Activity
I'd like the entries repeated exactly, pictures omitted.

Source material
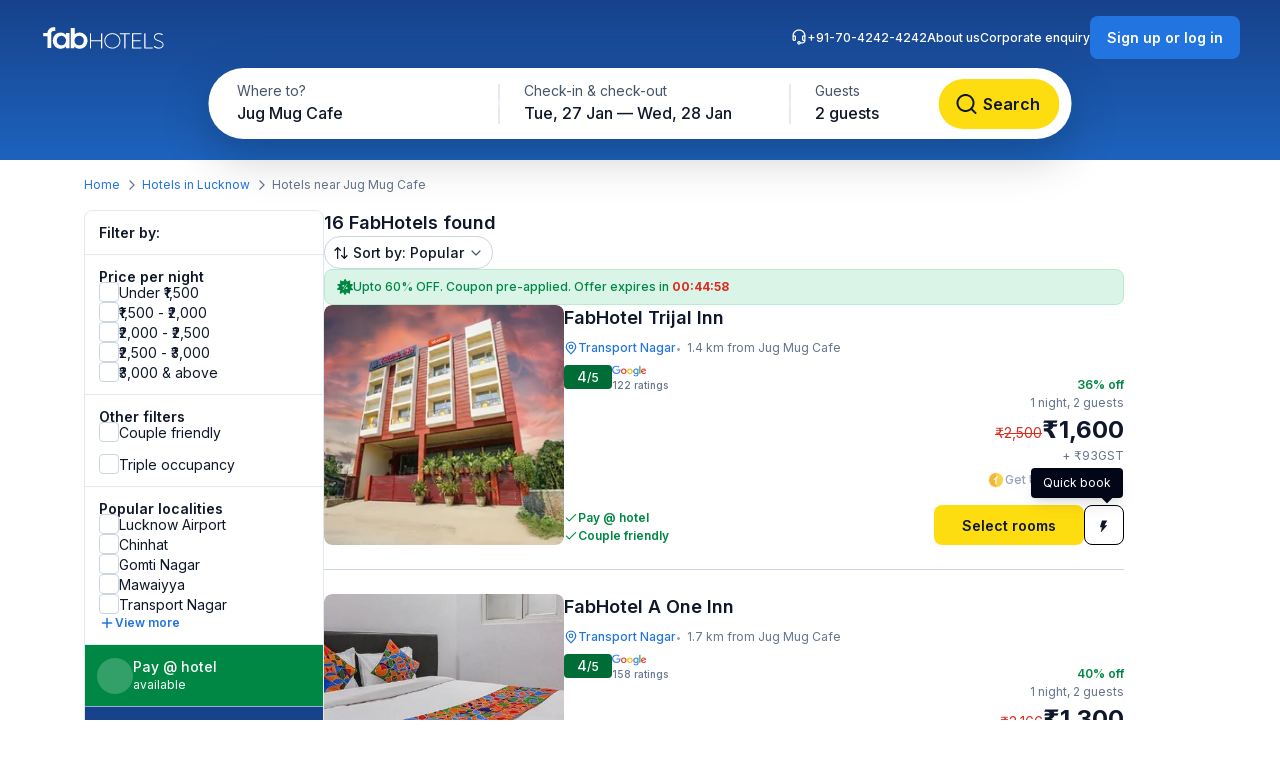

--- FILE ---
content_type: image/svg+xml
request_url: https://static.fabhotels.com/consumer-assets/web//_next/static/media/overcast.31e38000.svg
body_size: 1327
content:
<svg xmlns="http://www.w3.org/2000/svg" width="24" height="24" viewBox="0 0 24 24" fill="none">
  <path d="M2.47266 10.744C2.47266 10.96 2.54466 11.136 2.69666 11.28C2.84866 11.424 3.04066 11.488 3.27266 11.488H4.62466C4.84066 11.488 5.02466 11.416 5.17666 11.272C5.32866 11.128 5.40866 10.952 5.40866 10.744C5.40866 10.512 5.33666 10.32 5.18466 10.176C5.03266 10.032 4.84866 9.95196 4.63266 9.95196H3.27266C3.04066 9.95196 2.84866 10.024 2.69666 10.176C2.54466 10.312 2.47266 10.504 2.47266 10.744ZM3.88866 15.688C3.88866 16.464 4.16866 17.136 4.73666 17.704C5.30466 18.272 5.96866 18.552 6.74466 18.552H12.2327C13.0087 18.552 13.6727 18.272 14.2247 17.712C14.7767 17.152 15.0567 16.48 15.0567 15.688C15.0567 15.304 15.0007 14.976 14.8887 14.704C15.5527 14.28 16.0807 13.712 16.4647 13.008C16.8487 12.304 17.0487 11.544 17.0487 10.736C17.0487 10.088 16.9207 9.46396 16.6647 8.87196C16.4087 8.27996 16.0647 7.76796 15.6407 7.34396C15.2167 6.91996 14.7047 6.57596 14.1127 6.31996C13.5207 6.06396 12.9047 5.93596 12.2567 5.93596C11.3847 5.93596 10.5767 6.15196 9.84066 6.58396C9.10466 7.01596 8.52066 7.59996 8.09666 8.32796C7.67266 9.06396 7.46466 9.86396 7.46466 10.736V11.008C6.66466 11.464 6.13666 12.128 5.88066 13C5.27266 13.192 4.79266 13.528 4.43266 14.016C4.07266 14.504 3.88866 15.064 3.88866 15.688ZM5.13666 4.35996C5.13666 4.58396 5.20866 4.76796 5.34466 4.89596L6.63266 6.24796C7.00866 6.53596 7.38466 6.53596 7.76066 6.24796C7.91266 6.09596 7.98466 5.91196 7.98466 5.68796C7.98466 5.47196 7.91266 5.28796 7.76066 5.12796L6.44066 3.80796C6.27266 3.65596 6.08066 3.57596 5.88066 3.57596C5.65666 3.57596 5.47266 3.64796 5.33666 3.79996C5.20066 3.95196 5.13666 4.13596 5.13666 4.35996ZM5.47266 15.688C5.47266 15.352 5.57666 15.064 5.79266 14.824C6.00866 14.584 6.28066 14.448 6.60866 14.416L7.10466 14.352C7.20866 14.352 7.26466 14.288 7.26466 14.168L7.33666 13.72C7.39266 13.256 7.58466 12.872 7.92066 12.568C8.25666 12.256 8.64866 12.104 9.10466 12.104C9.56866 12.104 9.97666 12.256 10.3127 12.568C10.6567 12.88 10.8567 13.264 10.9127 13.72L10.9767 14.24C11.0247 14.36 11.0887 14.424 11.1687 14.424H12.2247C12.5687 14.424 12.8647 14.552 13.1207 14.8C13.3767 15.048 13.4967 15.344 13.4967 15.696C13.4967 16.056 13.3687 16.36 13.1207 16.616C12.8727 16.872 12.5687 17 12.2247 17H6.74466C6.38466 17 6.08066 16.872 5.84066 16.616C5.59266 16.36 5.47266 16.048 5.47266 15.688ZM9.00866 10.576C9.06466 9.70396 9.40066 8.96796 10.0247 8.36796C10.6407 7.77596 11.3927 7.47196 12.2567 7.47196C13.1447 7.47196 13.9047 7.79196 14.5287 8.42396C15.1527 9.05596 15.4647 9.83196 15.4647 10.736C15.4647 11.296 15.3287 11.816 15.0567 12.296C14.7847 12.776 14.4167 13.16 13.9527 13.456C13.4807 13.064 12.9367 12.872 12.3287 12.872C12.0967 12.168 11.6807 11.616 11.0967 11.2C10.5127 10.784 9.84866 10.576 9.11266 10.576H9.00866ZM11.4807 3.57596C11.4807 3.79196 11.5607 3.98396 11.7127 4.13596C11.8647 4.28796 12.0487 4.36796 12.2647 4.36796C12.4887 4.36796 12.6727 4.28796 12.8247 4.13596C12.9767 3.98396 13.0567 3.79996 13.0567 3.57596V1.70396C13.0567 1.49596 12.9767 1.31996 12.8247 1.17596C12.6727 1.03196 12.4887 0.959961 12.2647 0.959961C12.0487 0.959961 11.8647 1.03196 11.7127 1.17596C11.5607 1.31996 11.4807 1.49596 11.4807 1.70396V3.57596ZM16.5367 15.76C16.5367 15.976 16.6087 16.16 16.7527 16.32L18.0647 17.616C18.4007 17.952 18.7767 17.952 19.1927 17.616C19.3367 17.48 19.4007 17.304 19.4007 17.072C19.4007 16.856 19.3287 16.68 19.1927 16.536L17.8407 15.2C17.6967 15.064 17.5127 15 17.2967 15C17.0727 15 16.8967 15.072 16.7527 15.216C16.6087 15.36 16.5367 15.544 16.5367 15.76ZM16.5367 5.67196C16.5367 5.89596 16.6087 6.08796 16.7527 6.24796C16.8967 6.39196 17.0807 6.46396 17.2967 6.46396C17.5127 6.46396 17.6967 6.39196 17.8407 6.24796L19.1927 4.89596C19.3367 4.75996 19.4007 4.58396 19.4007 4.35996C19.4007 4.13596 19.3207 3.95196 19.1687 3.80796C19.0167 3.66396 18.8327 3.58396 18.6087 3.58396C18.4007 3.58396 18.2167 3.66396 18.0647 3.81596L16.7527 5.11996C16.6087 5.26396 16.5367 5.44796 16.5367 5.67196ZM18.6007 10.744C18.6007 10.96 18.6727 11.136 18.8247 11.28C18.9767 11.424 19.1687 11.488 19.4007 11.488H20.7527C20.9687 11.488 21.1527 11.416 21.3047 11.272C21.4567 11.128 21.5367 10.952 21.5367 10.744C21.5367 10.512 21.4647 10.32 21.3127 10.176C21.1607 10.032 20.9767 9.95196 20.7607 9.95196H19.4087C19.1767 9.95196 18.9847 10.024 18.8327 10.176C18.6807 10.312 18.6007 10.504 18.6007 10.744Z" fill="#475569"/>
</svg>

Solution for this problem
--- FILE ---
content_type: image/svg+xml
request_url: https://static.fabhotels.com/consumer-assets/web//_next/static/media/overcast.31e38000.svg
body_size: 1327
content:
<svg xmlns="http://www.w3.org/2000/svg" width="24" height="24" viewBox="0 0 24 24" fill="none">
  <path d="M2.47266 10.744C2.47266 10.96 2.54466 11.136 2.69666 11.28C2.84866 11.424 3.04066 11.488 3.27266 11.488H4.62466C4.84066 11.488 5.02466 11.416 5.17666 11.272C5.32866 11.128 5.40866 10.952 5.40866 10.744C5.40866 10.512 5.33666 10.32 5.18466 10.176C5.03266 10.032 4.84866 9.95196 4.63266 9.95196H3.27266C3.04066 9.95196 2.84866 10.024 2.69666 10.176C2.54466 10.312 2.47266 10.504 2.47266 10.744ZM3.88866 15.688C3.88866 16.464 4.16866 17.136 4.73666 17.704C5.30466 18.272 5.96866 18.552 6.74466 18.552H12.2327C13.0087 18.552 13.6727 18.272 14.2247 17.712C14.7767 17.152 15.0567 16.48 15.0567 15.688C15.0567 15.304 15.0007 14.976 14.8887 14.704C15.5527 14.28 16.0807 13.712 16.4647 13.008C16.8487 12.304 17.0487 11.544 17.0487 10.736C17.0487 10.088 16.9207 9.46396 16.6647 8.87196C16.4087 8.27996 16.0647 7.76796 15.6407 7.34396C15.2167 6.91996 14.7047 6.57596 14.1127 6.31996C13.5207 6.06396 12.9047 5.93596 12.2567 5.93596C11.3847 5.93596 10.5767 6.15196 9.84066 6.58396C9.10466 7.01596 8.52066 7.59996 8.09666 8.32796C7.67266 9.06396 7.46466 9.86396 7.46466 10.736V11.008C6.66466 11.464 6.13666 12.128 5.88066 13C5.27266 13.192 4.79266 13.528 4.43266 14.016C4.07266 14.504 3.88866 15.064 3.88866 15.688ZM5.13666 4.35996C5.13666 4.58396 5.20866 4.76796 5.34466 4.89596L6.63266 6.24796C7.00866 6.53596 7.38466 6.53596 7.76066 6.24796C7.91266 6.09596 7.98466 5.91196 7.98466 5.68796C7.98466 5.47196 7.91266 5.28796 7.76066 5.12796L6.44066 3.80796C6.27266 3.65596 6.08066 3.57596 5.88066 3.57596C5.65666 3.57596 5.47266 3.64796 5.33666 3.79996C5.20066 3.95196 5.13666 4.13596 5.13666 4.35996ZM5.47266 15.688C5.47266 15.352 5.57666 15.064 5.79266 14.824C6.00866 14.584 6.28066 14.448 6.60866 14.416L7.10466 14.352C7.20866 14.352 7.26466 14.288 7.26466 14.168L7.33666 13.72C7.39266 13.256 7.58466 12.872 7.92066 12.568C8.25666 12.256 8.64866 12.104 9.10466 12.104C9.56866 12.104 9.97666 12.256 10.3127 12.568C10.6567 12.88 10.8567 13.264 10.9127 13.72L10.9767 14.24C11.0247 14.36 11.0887 14.424 11.1687 14.424H12.2247C12.5687 14.424 12.8647 14.552 13.1207 14.8C13.3767 15.048 13.4967 15.344 13.4967 15.696C13.4967 16.056 13.3687 16.36 13.1207 16.616C12.8727 16.872 12.5687 17 12.2247 17H6.74466C6.38466 17 6.08066 16.872 5.84066 16.616C5.59266 16.36 5.47266 16.048 5.47266 15.688ZM9.00866 10.576C9.06466 9.70396 9.40066 8.96796 10.0247 8.36796C10.6407 7.77596 11.3927 7.47196 12.2567 7.47196C13.1447 7.47196 13.9047 7.79196 14.5287 8.42396C15.1527 9.05596 15.4647 9.83196 15.4647 10.736C15.4647 11.296 15.3287 11.816 15.0567 12.296C14.7847 12.776 14.4167 13.16 13.9527 13.456C13.4807 13.064 12.9367 12.872 12.3287 12.872C12.0967 12.168 11.6807 11.616 11.0967 11.2C10.5127 10.784 9.84866 10.576 9.11266 10.576H9.00866ZM11.4807 3.57596C11.4807 3.79196 11.5607 3.98396 11.7127 4.13596C11.8647 4.28796 12.0487 4.36796 12.2647 4.36796C12.4887 4.36796 12.6727 4.28796 12.8247 4.13596C12.9767 3.98396 13.0567 3.79996 13.0567 3.57596V1.70396C13.0567 1.49596 12.9767 1.31996 12.8247 1.17596C12.6727 1.03196 12.4887 0.959961 12.2647 0.959961C12.0487 0.959961 11.8647 1.03196 11.7127 1.17596C11.5607 1.31996 11.4807 1.49596 11.4807 1.70396V3.57596ZM16.5367 15.76C16.5367 15.976 16.6087 16.16 16.7527 16.32L18.0647 17.616C18.4007 17.952 18.7767 17.952 19.1927 17.616C19.3367 17.48 19.4007 17.304 19.4007 17.072C19.4007 16.856 19.3287 16.68 19.1927 16.536L17.8407 15.2C17.6967 15.064 17.5127 15 17.2967 15C17.0727 15 16.8967 15.072 16.7527 15.216C16.6087 15.36 16.5367 15.544 16.5367 15.76ZM16.5367 5.67196C16.5367 5.89596 16.6087 6.08796 16.7527 6.24796C16.8967 6.39196 17.0807 6.46396 17.2967 6.46396C17.5127 6.46396 17.6967 6.39196 17.8407 6.24796L19.1927 4.89596C19.3367 4.75996 19.4007 4.58396 19.4007 4.35996C19.4007 4.13596 19.3207 3.95196 19.1687 3.80796C19.0167 3.66396 18.8327 3.58396 18.6087 3.58396C18.4007 3.58396 18.2167 3.66396 18.0647 3.81596L16.7527 5.11996C16.6087 5.26396 16.5367 5.44796 16.5367 5.67196ZM18.6007 10.744C18.6007 10.96 18.6727 11.136 18.8247 11.28C18.9767 11.424 19.1687 11.488 19.4007 11.488H20.7527C20.9687 11.488 21.1527 11.416 21.3047 11.272C21.4567 11.128 21.5367 10.952 21.5367 10.744C21.5367 10.512 21.4647 10.32 21.3127 10.176C21.1607 10.032 20.9767 9.95196 20.7607 9.95196H19.4087C19.1767 9.95196 18.9847 10.024 18.8327 10.176C18.6807 10.312 18.6007 10.504 18.6007 10.744Z" fill="#475569"/>
</svg>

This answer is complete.